Monday, Nov. 11, 1946

BCG Breakthrough

U.S. doctors had hesitated for 25 years to make the plunge, but last week they finally did. The U.S. Public Health Service announced that it had decided to make a big-scale test of BCG,* the anti-tuberculosis vaccine. Somewhere in the South, in a community with a high T.B. deathrate, PHS will soon have under way the first U.S. experiment in community-wide immunization against T.B. by vaccinating 100,000 people.

BCG vaccine is made from weakened tubercle bacilli. It immunizes by building up a person's resistance through a mild infection.

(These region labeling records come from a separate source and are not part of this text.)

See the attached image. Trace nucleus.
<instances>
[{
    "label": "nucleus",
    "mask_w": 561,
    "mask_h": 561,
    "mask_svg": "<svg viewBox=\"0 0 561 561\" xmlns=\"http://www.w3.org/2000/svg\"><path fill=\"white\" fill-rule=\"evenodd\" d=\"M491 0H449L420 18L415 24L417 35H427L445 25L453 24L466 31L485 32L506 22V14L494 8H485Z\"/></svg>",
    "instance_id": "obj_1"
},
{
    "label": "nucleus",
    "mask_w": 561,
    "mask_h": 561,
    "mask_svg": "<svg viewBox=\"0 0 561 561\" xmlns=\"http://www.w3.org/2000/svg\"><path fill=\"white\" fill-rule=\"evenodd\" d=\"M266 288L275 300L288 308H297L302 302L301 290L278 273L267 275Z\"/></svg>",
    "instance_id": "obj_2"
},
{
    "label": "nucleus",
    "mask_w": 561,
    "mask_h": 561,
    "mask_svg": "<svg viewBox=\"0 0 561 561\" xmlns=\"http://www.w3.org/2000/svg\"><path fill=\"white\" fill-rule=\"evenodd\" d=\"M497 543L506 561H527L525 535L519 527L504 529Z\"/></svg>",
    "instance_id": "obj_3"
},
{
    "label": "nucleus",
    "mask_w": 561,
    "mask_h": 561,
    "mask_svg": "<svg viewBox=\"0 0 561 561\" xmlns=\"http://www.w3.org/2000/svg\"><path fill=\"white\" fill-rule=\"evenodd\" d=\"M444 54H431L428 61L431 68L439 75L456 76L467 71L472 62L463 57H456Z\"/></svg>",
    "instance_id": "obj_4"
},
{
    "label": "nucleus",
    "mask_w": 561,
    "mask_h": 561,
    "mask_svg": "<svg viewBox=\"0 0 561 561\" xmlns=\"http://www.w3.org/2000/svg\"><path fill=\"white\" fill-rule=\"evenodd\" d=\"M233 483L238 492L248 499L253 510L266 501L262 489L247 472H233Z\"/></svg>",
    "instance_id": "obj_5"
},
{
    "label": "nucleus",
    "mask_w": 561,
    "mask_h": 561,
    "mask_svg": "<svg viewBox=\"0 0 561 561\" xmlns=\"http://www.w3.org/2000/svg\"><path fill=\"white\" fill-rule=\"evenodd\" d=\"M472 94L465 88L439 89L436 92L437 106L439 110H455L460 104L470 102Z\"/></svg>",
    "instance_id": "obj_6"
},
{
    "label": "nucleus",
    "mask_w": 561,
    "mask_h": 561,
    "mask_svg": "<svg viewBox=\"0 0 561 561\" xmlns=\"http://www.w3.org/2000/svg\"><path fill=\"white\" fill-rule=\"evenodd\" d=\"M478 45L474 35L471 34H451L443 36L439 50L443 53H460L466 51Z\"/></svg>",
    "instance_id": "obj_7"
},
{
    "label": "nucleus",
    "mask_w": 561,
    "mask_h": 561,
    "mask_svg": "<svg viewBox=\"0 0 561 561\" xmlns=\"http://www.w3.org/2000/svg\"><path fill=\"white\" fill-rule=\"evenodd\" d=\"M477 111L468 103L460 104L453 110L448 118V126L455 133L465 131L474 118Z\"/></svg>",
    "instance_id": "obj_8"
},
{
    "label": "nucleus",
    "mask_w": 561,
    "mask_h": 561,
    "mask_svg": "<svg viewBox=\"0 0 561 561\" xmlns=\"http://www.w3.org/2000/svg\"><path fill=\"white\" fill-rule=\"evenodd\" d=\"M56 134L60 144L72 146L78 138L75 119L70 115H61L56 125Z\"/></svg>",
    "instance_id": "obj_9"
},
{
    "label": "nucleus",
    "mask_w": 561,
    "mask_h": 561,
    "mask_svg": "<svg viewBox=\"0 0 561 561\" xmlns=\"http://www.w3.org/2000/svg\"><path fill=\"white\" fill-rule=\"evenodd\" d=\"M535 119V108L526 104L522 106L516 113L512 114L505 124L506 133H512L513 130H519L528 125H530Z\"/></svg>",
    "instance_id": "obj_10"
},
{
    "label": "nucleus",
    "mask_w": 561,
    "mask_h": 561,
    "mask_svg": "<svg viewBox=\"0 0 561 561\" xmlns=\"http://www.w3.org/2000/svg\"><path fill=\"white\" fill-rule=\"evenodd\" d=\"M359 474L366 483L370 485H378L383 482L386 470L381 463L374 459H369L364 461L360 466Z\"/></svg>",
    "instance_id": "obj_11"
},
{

Despite its wide use abroad (in Denmark, Norway, Russia, Canada, South America), U.S. authorities have been leary of BCG because 1) they feared that the original mild infection might in time become severe, 2) an experiment with poorly prepared BCG once caused a disastrous T.B. outbreak in Luebeck, Germany.

They yielded, finally, to the persuasive arguments of one of the world's great T.B. experts: Denmark's Dr. Johannes Holm. Dr. Holm is so convinced of BCG's worth that during the war he took the risk of smuggling the vaccine to Danish prisoners in German concentration camps.

Two months ago, at an unpublicized conference of top U.S. specialists in Washington, Dr. Holm produced his carefully documented evidence: he and his co-workers had immunized 250,000 Danes, cut their T.B. deathrate to one-seventh that of the unvaccinated. BCG, he said, "is absolutely safe." The clincher: a U.S. test of 3,000 Indians which produced the same impressive results (TIME, June 24).

For the big experiment, PHS will choose not only a community with a high T.B. deathrate, but one with few T.B. hospital beds. Among the chief guinea pigs: nurses and other hospital workers constantly exposed to T.B. infection. The vaccine, barred from commercial manufacture, will be produced in PHS's own laboratory.

* For "Bacillus of Calmette and Guerin," the two French scientists who developed the vaccine in cattle and first used it on human patients in 1921.